Vertebral osteomyelitis (or spondylodiscitis) is steadily increasing in Western countries and often results from hematogenous seeding, direct inoculation during spinal surgery, or contiguous spread from an infection in the adjacent soft tissue. We present the case of a 67-year-old white patient with type 2 diabetes who went to Hospital for high fever, back pain, and worsening of known infected ulcers in the left foot. Despite intravenous antibiotic treatment and surgical debridement of the foot infection, high fever and lower back pain continued. Bone biopsy and two consecutive blood cultures were positive for Staphylococcus aureus. A spinal magnetic resonance imaging (MRI) was performed, revealing serious osteomyelitis in L4 and L5 complicated by an epidural abscess.
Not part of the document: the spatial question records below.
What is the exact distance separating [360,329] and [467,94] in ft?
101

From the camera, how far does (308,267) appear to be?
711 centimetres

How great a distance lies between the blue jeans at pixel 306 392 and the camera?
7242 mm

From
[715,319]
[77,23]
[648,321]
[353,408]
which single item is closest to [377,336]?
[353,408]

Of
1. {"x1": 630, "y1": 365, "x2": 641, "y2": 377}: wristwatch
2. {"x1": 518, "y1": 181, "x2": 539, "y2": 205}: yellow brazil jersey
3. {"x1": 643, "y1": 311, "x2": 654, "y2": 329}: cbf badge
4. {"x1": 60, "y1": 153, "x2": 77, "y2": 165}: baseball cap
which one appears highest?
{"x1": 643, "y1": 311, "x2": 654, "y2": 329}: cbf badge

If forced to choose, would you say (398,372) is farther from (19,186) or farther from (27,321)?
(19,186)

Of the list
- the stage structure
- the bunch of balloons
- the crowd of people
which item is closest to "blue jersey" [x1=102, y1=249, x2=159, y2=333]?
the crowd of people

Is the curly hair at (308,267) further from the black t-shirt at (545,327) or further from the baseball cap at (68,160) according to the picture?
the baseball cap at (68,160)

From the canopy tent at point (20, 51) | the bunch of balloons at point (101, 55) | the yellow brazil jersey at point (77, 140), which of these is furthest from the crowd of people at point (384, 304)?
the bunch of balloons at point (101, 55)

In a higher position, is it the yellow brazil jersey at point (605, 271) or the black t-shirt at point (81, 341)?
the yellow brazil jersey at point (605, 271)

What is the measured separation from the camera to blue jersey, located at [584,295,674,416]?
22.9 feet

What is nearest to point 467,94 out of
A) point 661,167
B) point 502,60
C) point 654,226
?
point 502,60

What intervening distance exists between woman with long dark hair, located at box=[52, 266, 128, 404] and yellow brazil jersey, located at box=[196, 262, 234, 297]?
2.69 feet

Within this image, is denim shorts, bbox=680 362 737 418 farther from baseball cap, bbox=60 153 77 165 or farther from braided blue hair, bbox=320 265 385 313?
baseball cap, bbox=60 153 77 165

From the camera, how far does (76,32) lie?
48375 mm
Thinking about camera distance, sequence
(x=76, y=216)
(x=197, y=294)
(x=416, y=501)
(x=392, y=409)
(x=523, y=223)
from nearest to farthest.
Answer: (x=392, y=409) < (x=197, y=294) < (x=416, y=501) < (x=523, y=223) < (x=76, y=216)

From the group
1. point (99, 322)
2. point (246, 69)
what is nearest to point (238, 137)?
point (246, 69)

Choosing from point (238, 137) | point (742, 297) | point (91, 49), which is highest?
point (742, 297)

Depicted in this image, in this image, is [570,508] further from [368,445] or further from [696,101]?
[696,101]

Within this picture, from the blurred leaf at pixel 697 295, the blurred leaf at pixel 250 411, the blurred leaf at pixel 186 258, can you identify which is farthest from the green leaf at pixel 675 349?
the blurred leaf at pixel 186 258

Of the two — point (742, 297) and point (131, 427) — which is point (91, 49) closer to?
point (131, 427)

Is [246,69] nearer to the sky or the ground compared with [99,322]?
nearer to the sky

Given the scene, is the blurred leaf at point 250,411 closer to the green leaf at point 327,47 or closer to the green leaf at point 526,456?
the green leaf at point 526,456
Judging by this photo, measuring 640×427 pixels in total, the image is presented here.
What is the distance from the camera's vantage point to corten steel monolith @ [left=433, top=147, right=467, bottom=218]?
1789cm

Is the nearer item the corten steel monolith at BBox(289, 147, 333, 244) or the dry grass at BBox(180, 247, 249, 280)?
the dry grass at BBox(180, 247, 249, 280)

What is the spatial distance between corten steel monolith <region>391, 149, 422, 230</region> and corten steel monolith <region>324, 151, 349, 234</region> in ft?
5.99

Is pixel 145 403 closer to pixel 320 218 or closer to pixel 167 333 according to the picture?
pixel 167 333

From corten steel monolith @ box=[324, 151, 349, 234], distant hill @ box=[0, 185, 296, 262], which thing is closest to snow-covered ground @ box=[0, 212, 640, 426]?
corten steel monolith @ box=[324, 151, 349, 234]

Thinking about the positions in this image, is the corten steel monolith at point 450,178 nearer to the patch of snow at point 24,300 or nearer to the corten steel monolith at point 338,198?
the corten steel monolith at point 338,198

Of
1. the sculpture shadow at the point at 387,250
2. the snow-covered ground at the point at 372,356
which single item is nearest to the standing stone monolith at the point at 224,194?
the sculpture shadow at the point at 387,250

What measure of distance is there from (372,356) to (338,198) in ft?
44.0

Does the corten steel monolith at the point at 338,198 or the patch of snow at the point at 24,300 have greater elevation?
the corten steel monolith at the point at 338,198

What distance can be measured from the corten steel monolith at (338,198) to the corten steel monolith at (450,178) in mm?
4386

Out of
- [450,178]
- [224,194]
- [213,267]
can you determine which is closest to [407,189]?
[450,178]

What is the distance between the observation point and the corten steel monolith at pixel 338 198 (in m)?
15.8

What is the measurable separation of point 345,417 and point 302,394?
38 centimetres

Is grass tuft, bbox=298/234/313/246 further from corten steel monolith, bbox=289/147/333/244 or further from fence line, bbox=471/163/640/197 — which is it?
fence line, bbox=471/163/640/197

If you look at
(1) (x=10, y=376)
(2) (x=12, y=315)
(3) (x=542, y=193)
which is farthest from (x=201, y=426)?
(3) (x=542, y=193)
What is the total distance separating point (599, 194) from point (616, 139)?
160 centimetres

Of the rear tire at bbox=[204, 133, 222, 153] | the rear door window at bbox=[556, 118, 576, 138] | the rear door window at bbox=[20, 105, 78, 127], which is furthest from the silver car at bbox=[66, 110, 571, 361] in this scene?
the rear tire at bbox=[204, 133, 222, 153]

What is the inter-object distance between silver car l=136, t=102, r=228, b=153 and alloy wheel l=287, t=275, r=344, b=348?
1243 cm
Contiguous or other distant focuses of infection were not identified. In this case, diabetic foot could be considered as a primary distant focus for vertebral osteomyelitis. Clinicians should consider vertebral osteomyelitis as a ‘possible’ diagnosis in patients with type 2 diabetes complicated by foot infection that is associated with fever and lower back pain.

Learning points

  • Vertebral osteomyelitis is increasing in Western countries, especially in patients with type 2 diabetes.

  • The primary focus of infection is the genitourinary tract followed by skin, soft tissue, endocarditis, bursitis, septic arthritis, and intravascular access.

  • Diabetic foot could be a rare primary focus of infection for vertebral osteomyelitis, and, however, vertebral osteomyelitis could be a serious, albeit rare, complication of diabetic foot.

  • Clinicians should keep in mind the many potential complications of diabetic foot ulcerations and consider vertebral osteomyelitis as a “possible” diagnosis in patients with type 2 diabetes and foot ulcers associated with nonspecific symptoms such as lower back pain.

  • Early diagnosis and correct management of vertebral osteomyelitis are crucial to improve clinical outcomes.